## Text segment
--------------------------------
Today’s talk features Mark O’Malley, forecaster and Climate Science Program manager for the National Weather Service.

Published on March 8, Part One featured an interview with Arizona State Climatologist Nancy Selover. Dr. Selover is the Julie Ann Wrigley Global Institute of Sustainability Research Professor at Arizona State University’s School of Geographical Sciences and Urban Planning in the College of Liberal Arts & Sciences.

Selover and O’Malley are the co-chairs of the State Drought Monitoring Technical Committee, which is responsible for gathering and analyzing data regarding Arizona drought, climate and weather.

The information they provide is used by the Governor’s Interagency Coordination Group, which makes an annual recommendation to the Arizona Governor about whether the state’s long-running state of drought should be extended. Or… not. Arizona Department of Water Resources Director Tom Buschatzke co-chairs the ICG.

Climate science – a field of study that has evolved rapidly in this century – examines a phenomenon like “drought” from an increasing number of factors.

For one thing, it makes the recommendation to the governor on whether to continue the drought declaration more precise.

Drought impacts can range from a lack of soil moisture, affecting range land and farming, to water levels in the state’s reservoirs. And all of the factors that climatologists weigh when deciding whether drought exists can vary widely in time and scale. But all the drought factors taken together make it more difficult to establish with certainty when a drought may begin or end.

“I think it’s generally accepted that Arizona is in a standing, long-term drought since 1999,” said Mark O’Malley of the National Weather Service.
--------------------------------
## Dataset section

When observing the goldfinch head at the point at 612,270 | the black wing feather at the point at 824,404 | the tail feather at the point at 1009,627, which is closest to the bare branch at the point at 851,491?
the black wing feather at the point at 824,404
--------------------------------
## Directions
According to the drought text, which committee do Selover and O'Malley co-chair?

## Exercise result
They co-chair the State Drought Monitoring Technical Committee.